Yahoo! Finance is the best site to scrape for stock data as of early 2020. That may change one day, but it works for now and lots of people and tools rely on it, so it's a safe bet for a school project for sure.

The URL for a stock quote page is very stable. For example, Apple's quote page is https://finance.yahoo.com/quote/AAPL?p=AAPL

They're famous for having two tables on the quote page that are really, really useful and really, really stable. The tables are obvious when looking at the quote page, and the first has "Previous Close" as the first row and the second starts with "Market Cap."

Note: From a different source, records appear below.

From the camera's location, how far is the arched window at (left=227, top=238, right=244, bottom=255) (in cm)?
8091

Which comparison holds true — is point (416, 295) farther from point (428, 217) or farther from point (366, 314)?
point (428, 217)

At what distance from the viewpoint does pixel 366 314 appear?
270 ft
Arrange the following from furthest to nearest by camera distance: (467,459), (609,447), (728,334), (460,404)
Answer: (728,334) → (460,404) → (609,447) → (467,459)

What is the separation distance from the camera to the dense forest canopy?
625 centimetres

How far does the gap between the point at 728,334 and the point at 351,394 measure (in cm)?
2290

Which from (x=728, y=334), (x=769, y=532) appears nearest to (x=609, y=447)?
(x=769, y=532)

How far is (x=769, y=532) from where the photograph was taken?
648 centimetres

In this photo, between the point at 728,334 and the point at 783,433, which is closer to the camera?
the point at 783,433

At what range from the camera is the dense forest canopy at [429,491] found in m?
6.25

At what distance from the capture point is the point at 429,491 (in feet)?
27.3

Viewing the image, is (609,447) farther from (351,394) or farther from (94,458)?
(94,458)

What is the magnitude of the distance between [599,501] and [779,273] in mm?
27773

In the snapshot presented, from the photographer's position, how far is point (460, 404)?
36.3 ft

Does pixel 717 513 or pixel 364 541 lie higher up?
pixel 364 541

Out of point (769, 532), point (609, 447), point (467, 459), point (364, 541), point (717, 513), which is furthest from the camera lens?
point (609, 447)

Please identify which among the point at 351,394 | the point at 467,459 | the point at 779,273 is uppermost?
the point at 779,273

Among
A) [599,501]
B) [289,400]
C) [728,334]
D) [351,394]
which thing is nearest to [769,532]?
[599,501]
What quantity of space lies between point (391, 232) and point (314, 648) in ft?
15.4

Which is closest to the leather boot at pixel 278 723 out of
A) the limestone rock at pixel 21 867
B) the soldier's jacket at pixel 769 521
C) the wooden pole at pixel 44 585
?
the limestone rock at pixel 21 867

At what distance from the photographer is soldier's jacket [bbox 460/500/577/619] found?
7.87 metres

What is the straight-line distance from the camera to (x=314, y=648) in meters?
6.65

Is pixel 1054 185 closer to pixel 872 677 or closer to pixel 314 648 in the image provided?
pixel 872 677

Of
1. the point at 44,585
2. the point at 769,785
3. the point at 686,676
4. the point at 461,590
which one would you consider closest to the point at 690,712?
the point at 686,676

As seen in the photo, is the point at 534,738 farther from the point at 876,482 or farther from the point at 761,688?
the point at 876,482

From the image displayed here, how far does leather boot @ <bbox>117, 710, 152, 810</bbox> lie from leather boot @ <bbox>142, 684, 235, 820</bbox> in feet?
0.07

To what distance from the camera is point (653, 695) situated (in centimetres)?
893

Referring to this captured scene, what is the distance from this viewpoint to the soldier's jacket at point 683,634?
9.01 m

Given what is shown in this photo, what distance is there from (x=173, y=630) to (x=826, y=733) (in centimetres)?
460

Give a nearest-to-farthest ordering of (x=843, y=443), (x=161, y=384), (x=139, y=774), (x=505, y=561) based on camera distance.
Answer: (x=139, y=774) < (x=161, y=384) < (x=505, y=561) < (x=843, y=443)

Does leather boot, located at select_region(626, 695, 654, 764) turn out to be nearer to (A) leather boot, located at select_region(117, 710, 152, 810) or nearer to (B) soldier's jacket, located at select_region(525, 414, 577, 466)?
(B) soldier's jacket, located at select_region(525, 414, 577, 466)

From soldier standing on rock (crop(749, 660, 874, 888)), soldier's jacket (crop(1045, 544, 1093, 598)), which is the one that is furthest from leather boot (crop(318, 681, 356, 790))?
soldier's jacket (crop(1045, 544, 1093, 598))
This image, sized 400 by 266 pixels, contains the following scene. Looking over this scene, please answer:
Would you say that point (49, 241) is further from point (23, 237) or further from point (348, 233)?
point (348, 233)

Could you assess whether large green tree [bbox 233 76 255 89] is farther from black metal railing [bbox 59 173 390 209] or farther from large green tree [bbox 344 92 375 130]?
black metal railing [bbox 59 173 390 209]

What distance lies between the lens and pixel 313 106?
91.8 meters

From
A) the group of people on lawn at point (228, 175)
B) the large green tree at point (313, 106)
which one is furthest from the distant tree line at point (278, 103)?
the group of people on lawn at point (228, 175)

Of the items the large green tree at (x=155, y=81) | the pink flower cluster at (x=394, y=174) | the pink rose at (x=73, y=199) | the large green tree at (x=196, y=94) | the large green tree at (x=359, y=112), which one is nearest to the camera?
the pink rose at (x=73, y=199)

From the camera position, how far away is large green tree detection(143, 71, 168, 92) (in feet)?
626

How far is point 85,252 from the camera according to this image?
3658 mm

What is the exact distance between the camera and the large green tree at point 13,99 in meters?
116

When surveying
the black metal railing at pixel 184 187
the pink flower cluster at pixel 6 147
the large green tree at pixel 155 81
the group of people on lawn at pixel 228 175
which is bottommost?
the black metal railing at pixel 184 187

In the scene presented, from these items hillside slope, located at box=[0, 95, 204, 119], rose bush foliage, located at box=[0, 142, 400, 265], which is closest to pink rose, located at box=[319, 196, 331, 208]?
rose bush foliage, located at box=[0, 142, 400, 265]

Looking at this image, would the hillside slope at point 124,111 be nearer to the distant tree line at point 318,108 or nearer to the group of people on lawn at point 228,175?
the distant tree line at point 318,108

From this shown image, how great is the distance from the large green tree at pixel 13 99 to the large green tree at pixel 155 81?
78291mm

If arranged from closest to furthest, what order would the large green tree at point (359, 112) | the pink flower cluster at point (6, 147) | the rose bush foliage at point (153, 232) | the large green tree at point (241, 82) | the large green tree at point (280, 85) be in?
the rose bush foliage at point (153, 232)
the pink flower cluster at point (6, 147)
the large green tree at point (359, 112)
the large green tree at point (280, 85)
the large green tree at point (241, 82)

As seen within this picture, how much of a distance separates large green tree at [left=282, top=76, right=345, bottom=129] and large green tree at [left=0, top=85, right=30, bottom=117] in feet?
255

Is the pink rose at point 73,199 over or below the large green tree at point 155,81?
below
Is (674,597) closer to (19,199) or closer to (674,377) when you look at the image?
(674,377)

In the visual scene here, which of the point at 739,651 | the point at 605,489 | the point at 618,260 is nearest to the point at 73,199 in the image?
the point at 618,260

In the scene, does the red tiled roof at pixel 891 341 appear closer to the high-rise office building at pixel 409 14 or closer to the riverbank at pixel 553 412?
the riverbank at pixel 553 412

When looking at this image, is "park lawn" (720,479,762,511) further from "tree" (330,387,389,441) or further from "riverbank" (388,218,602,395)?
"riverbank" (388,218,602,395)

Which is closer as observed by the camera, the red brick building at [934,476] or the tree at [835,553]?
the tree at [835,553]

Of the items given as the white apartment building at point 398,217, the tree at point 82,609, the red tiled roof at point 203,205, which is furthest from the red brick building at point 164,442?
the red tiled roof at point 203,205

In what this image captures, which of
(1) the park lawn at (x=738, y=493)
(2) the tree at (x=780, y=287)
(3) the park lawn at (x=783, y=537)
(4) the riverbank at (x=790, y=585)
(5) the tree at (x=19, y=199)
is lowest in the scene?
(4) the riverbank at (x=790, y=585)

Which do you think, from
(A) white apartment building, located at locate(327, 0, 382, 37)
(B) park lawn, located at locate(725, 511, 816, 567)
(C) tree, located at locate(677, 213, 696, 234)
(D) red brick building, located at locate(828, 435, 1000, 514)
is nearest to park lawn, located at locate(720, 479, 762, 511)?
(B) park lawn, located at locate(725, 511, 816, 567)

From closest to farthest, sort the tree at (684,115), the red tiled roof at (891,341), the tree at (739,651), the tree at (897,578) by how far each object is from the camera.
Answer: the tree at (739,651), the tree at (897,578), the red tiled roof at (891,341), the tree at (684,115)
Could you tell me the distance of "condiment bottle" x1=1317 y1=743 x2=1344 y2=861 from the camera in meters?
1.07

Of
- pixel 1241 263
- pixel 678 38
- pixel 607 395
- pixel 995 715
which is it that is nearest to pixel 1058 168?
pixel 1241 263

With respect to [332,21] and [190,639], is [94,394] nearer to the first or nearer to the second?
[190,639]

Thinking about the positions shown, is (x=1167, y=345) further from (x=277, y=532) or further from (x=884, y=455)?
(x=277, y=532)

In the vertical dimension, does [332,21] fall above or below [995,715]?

You can use Beautiful Soup to find all tables, then pick the tables apart and build up something useful in Python. This notebook shows the process.

In [2]:
import requests
from bs4 import BeautifulSoup

In [2]:
r = requests.get('https://finance.yahoo.com/quote/AAPL?p=AAPL')  # Request a quote page for AAPL and check the response code. It should be 200, meaning success.
r.status_code

200

In [3]:
r.text[:100]  # Let's see a little bit of the result

'<!DOCTYPE html><html id="atomic" class="NoJs featurephone" lang="en-US"><head prefix="og: http://ogp'

In [4]:
soup = BeautifulSoup(r.text, 'html.parser')  # Make some soup...
soup.title  # Did it kinda work? 

<title>Apple Inc. (AAPL) Stock Price, Quote, History &amp; News - Yahoo Finance</title>

In [5]:
tables = soup.findAll('table')  # Find those tables... there should be two.
len(tables)

2

In [6]:
t1 = tables[0]
rows = t1.findAll('tr')  # If we have a table, we can find the rows within it. NB: we're calling findAll() on the first table, not the whole soup.
rows[0]

<tr class="Bxz(bb) Bdbw(1px) Bdbs(s) Bdc($seperatorColor) H(36px)" data-reactid="12"><td class="C($primaryColor) W(51%)" data-reactid="13"><span data-reactid="14">Previous Close</span></td><td class="Ta(end) Fw(600) Lh(14px)" data-reactid="15" data-test="PREV_CLOSE-value"><span class="Trsdu(0.3s)" data-reactid="16">319.00</span></td></tr>

In [7]:
cols = rows[0].findAll('td')  # And of course, rows have columns...
cols[0]

<td class="C($primaryColor) W(51%)" data-reactid="13"><span data-reactid="14">Previous Close</span></td>

## Parsing all quote data
So, given that we can find the tables, and the rows and columns within, let's turn them into a dictionary keyed by the description of each value in the table. This will make it really easy to lookup whatever you want later.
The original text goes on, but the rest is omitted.